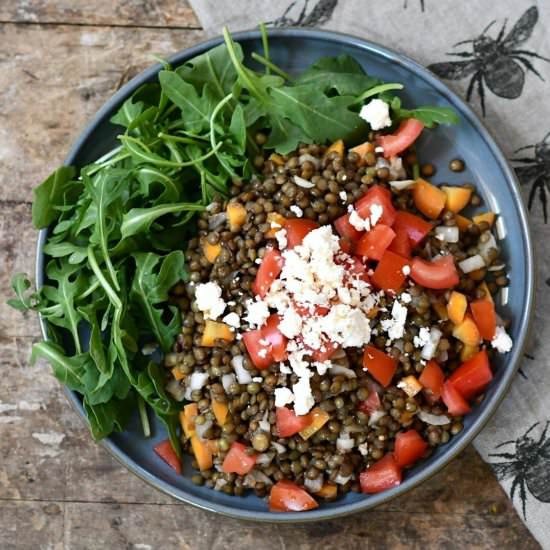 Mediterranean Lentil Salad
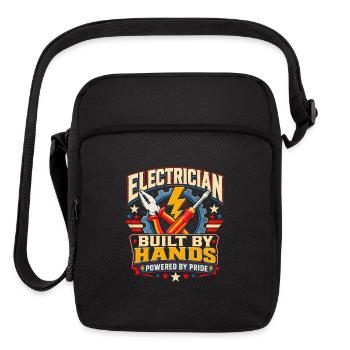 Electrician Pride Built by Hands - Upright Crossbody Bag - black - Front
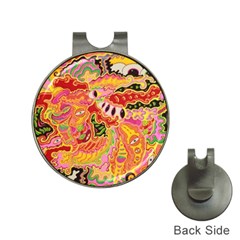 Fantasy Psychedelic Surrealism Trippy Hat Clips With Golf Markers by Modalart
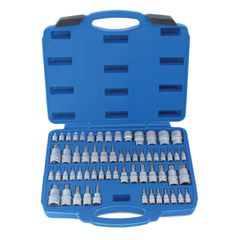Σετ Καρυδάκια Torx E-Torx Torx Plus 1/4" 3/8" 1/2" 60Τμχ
==
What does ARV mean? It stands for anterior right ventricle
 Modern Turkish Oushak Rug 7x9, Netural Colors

#### [YOUR GOAL]
Return each row that contains the word "Turkish", copied in full.

#### [FINISHED TASK]
 Modern Turkish Oushak Rug 7x9, Netural Colors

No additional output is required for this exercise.